Be it another misnomer or not, the result is a fine mouthful—all peppery, cheesy crunch.

As for these utter rose petals of braesola—wine-cured beef—


their thinness may actually have done their flavor a disservice; to say that braesola is salty by definition is not quite to say that it’s definitively salty. Like good pastrami, it should still register as beef. Still, they’re just so heartbreakingly pretty, no? In fact, forget rose petals, they’re enough like cross-sections of the still-beating heart of a redheaded beauty sacrificed to the gods only seconds before that maybe I wasn’t even supposed to eat it, just eye it in awe.

That said, the mozzarella in carozza was also sliced too thin; as it’s basically a grilled-cheese sandwich, the bread should, IMO, squish a bit, the cheese ooze a bit, beneath its toasted surface. This was nothing but toasted surface, hence rather on the dry side, juiced up mainly by those pickled onions.
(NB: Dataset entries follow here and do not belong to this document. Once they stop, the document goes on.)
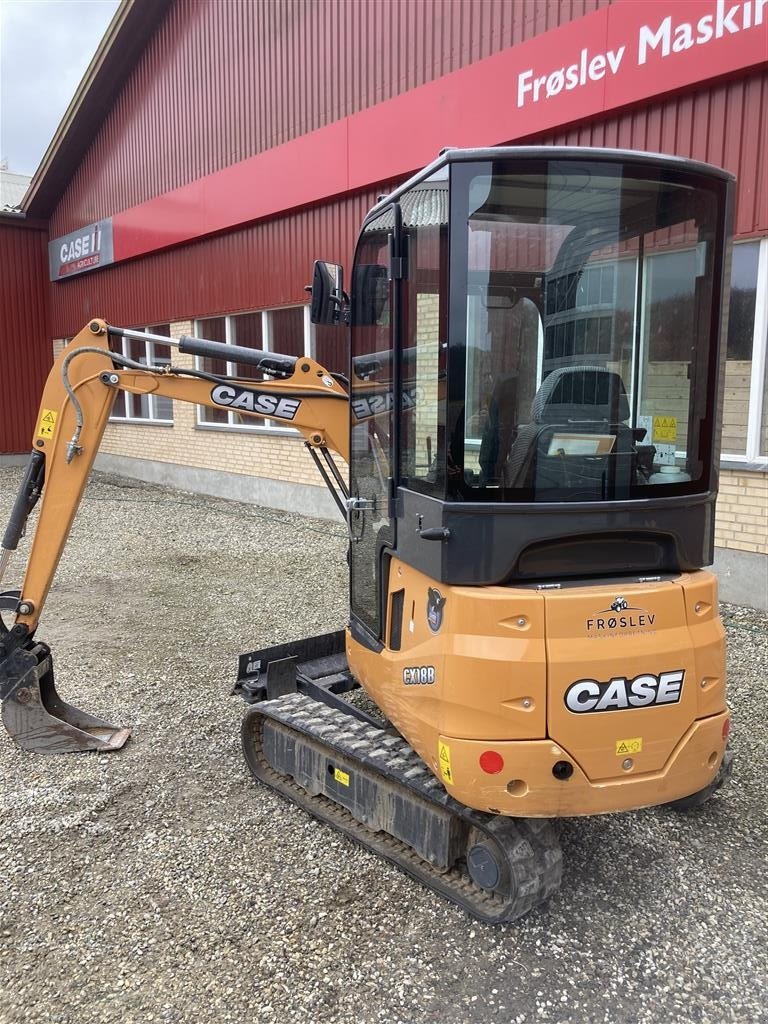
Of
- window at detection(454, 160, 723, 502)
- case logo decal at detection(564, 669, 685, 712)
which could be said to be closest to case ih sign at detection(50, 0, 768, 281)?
window at detection(454, 160, 723, 502)

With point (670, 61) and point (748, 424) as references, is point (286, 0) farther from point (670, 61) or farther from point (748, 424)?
point (748, 424)

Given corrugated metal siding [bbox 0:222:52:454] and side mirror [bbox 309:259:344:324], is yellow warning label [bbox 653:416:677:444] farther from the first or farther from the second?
corrugated metal siding [bbox 0:222:52:454]

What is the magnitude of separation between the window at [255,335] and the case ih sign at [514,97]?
1.47 metres

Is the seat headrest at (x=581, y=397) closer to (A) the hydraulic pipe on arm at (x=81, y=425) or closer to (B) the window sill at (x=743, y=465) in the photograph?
(A) the hydraulic pipe on arm at (x=81, y=425)

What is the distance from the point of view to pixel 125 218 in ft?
51.6

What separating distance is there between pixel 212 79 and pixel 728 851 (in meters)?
13.5

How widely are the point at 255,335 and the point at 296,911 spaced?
10884 millimetres

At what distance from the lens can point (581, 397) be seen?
2.83m

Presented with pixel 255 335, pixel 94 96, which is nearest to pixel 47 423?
pixel 255 335

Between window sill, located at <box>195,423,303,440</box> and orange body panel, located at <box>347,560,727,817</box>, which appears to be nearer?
orange body panel, located at <box>347,560,727,817</box>

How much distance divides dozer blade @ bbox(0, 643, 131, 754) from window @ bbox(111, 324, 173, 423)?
11004 mm

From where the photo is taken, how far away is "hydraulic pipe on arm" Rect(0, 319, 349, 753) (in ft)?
13.4

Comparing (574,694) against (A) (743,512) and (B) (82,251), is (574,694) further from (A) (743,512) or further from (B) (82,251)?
(B) (82,251)

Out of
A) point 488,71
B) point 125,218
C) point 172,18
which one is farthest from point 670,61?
point 125,218
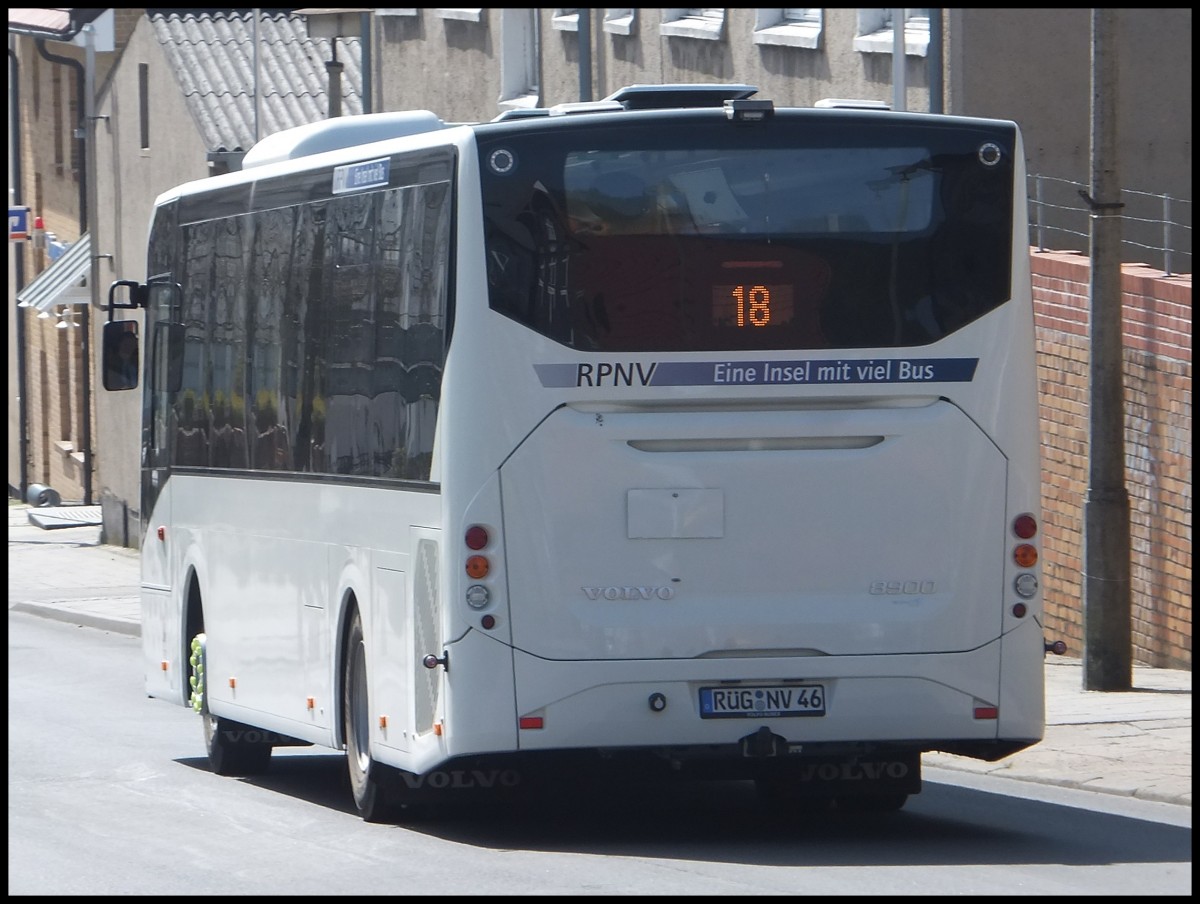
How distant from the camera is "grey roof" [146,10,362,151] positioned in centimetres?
3728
Not so the exemplary grilled artichoke; tender even at its outermost & glistening with olive oil, it was almost as good as the best carciofi alla giudea I’ve ever had in Rome—which isn’t even a fair comparison, because the latter have the incontestable advantage of being fried.


The above being a spot-on suggestion from our smart bartender—our smartender (whose name I wish I’d gotten, but keep your eye out for a lanky 20-something bearing a passing resemblance to the guy who played Randal in Clerks)—I asked for his thoughts on dessert, stipulating contradictorily that I didn’t actually want dessert, I wanted more cheese.

He recommended the ricotta, which was indeed as light as it could possibly be & still exist, paired, by his own accord, with a dish of strawberries in syrup—


a sweet touch in every sense of the adjective.